Small steps forward are better than small steps backward or standing still.
The work on my CNC conversion continues. After getting the Z-axis moving, I went to look at how to get the oil fittings hooked up and found to my horror that I had installed the ballnut pointing the wrong way. There's a hole in the top of the Z-column that allows feeding in the oil tube, and it was on the opposite side from the fitting. That meant zero chance of getting a tube onto the fitting through the hole, or doing it without taking the column apart. After some agonizing over that, I took the motor and mount back off, then pulled the ballscrew and nut, finally putting the oil fitting into the place it goes. That was a step backward. It doesn't fit.
This looks fine, right? I mean except for the white fitting being overexposed. If you look in the holes in the ballnut facing you, you'll see metal, not the threaded holes that they are supposed to line up with. If I rotate the ballnut to get them to line up, the fitting hits the side wall of the casting it's in.
I'm still researching ways to get around that. I really want to minimize the amount of doing everything several times that I'm trapped in, and I'm especially concerned about anything that would make me pull the ballnut off its screw and involve a potential second Ballnut Removal Tool fiasco. So while I think about this problem, I moved on to build the oil distribution system for the XY table, so that I can put that back together. This required some tubing adapters and some 1/4" OD tubing. I had to order the adapters, but the tubing itself was available in town. It took a couple of days to get everything here and then minutes to finish the distribution system.
In this view, the upper right is a Tee connector. The hose from the oil pump will go into another Tee before this one: one of its outputs will go to the Tee visible here while the other output will go up the Z column to oil that and to another Tee up there.
Getting the tubing completed means there's nothing to prevent me putting the table back on and getting both X and Y moving under CNC control. The table is the heaviest of the pieces I've been slinging around and getting it into the chip tray definitely made a few body parts complain, but nothing seems injured. While I was playing with the table, it just didn't feel right. Investigation led to me discover another step backward.
The table was sitting on the 1/4" tubing, rocking back and forth. I could bend the tube closer to the fitting, but examination after pulling the tubing off showed that the edge of that vertical wall is over the middle of the fitting. Maybe that part of my table is wider than in earlier models, but I haven't heard of this problem before. I think that with the table sticking that far over the fitting, the table is always going to rub on the tube. Which will probably lead to failure "sooner rather than later". After thinking about this for a while, I decided to see if I could heat the smaller diameter tubing I have and stretch it to fit over the fitting.
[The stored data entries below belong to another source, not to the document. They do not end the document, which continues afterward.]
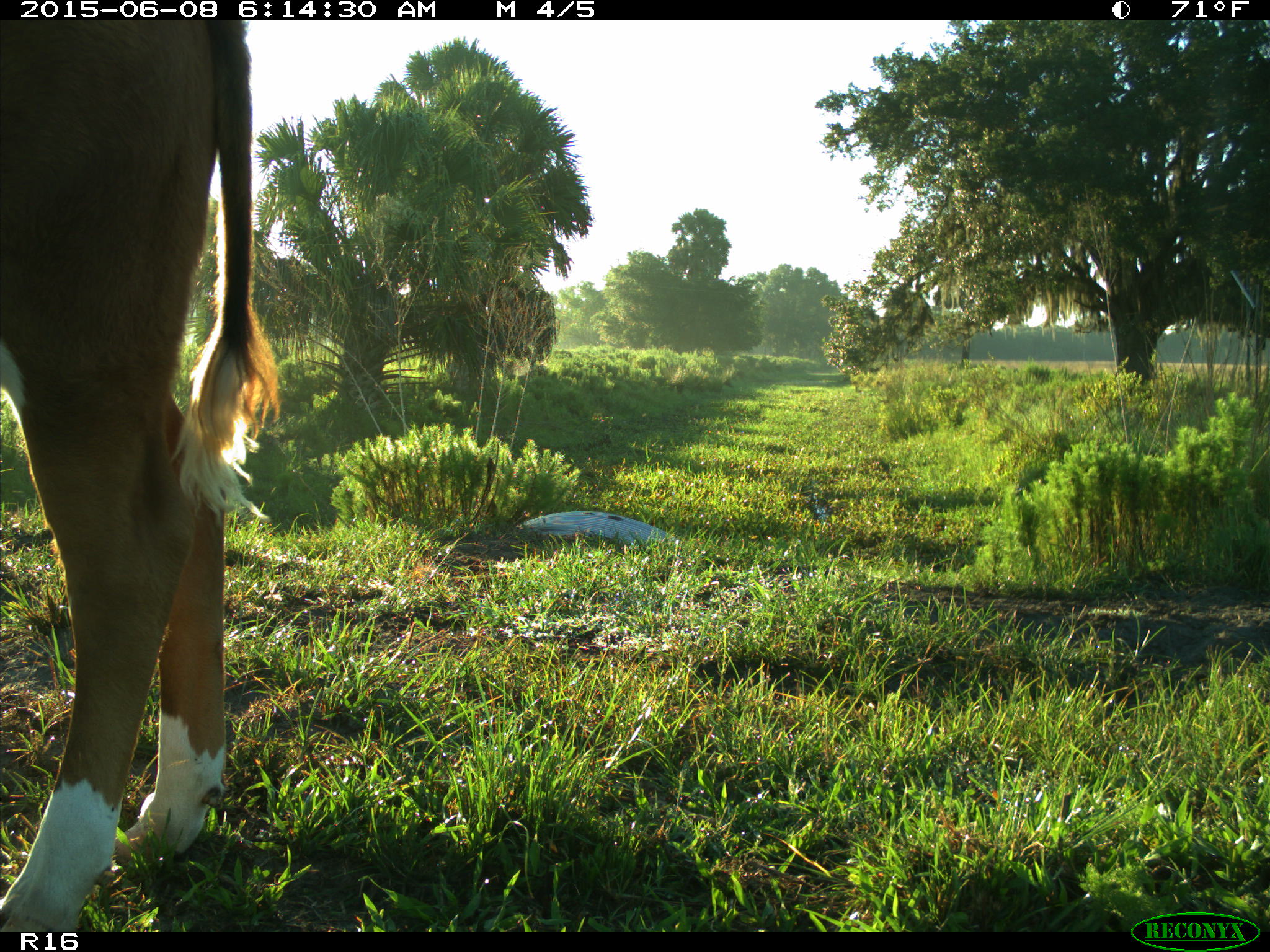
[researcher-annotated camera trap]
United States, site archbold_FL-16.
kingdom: Animalia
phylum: Chordata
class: Mammalia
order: Artiodactyla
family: Bovidae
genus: Bos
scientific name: Bos taurus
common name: domestic cow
Bos taurus (domestic cow).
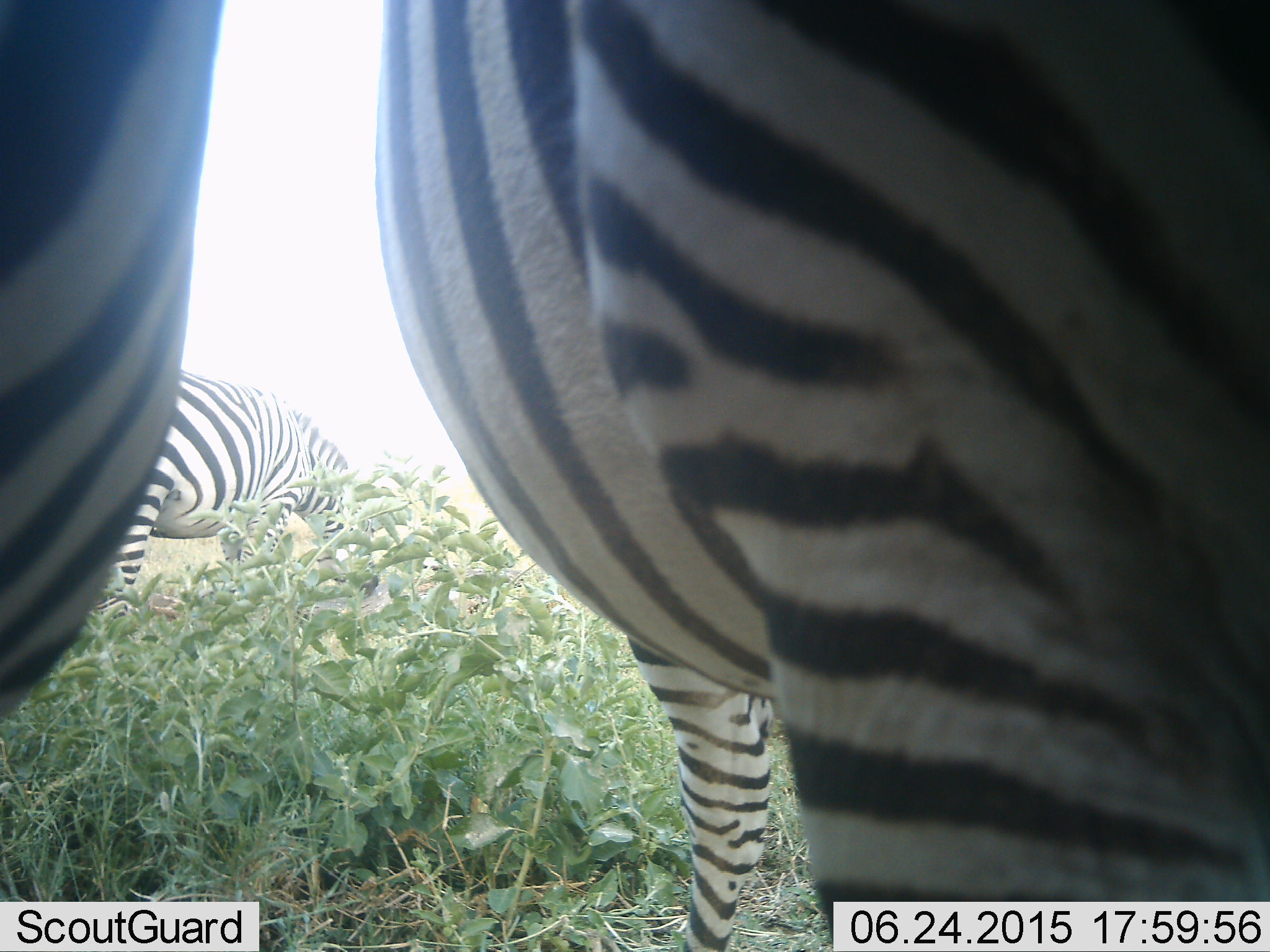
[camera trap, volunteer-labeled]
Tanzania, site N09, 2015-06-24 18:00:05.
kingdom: Animalia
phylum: Chordata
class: Mammalia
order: Perissodactyla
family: Equidae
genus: Equus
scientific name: Equus quagga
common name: plains zebra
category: zebra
Zebra (plains zebra) (Equus quagga), count 3. Behavior (volunteer vote fractions): standing 60%, resting 0%, moving 10%, interacting 0%. Young present (vote fraction): 0%. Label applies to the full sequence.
It worked. The smaller tube bends closer to the fitting and pulls out of the way easier.
With that at least temporarily resolved, I could slide the table around, put the non-motorized (left) side's end cap back on, and then look at putting the motor on. Will the thinner tube lie lower and flatter in the cutout and be less susceptible to damage? We'll find out.
In the middle front,you see the black motor, followed by the blue angle stock motor bracket and the rectangular blue Y axis extension, then the cross slide with the X table on it. Along with a mess of tools and stuff. This is the first time the base has had the table and cross slide both mounted on it in I-don't-know-how-long.
With some luck, I should be able to get the X-axis motor mounted tomorrow and then see if I can get this whole thing to move under CNC control. It should.
Hang in there!ReplyDelete
You'll get it all straightened out.
Seeing this move under control is going to be pretty great.ReplyDelete
Maybe someday I will start a project and not have the small details cause big delays. Probably today is not that day, and tomorrow is looking unlikely.
Coming from a background of ship repair, that is certainly not a mess!
Are you SURE w aren't related?ReplyDelete
I'm sorry I'm kinda laughing about your fitting problem but I'll be damned if it doesn't sound exactly like something that would be happening to me.
Keep after it, if you are like me then you are a stubborn old bastard that hates to lose.
I suppose stubborn old bastard that hates to lose is as good a way to put as any. I keep telling myself if I don't get this thing running, I not only don't get to work on the things I want to work on, I lose all the money I've dumped into this rabbit hole. Between the two of those thoughts, they keep me moving on the problems.Delete
I figured out a better way to make this work, and actually have good clearance between the tube and the slide. Well, maybe 12 or 15 mils, but clearance is clearance. Details later.